This order was challenged by the business community and in 2018 the U.S. Court of Appeals for the D.C. Circuit struck down the FCC's interpretation, finding that under the FCC's broad interpretation of "capacity," "all smartphones would qualify as auto-dialers because they have the inherent 'capacity' to gain ATDS functionality by downloading an app." However, in striking down the FCC's interpretation, the court of appeals did not clarify what capacity was needed for equipment to be deemed an ATDS under the TCPA and handed the task to the FCC to further define an ATDS.

The FCC sought public comment on how it should interpret the phrase ATDS. Meanwhile, "robocall" legislation is moving through both houses of Congress and is likely to result in compromise legislation based on the bipartisan support given to both bills. This may offer more clarity or may ultimately result in a TCPA shakeup in the future. Until then, defining an ATDS remains a hotly contested issue.

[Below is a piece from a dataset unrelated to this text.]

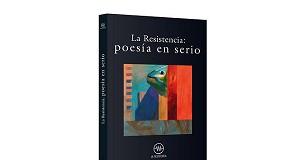 Foto de La Resistencia: poesía en serio, MOVISTAR+ (propietario)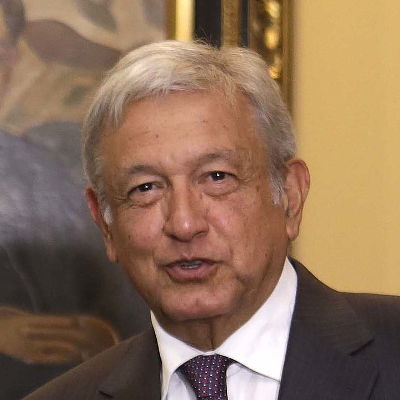Will Trump meet with Andrés Manuel López Obrador in 2018?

For example, the Third Circuit Court in Dominguez v. Yahoo, affirmed summary judgment for Yahoo and found the plaintiff failed to present evidence that the Yahoo text-email service had the present capacity to function as an ATDS and the record only showed that the service sent messages to numbers that had been individually and manually inputted into its system by a user. By comparison, the Ninth Circuit Court in Marks v. Crunch San Diego reversed summary judgment for Crunch and found that an "ATDS includes a device that stores telephone numbers to be called, whether or not those numbers have been generated by a random or sequential number generator."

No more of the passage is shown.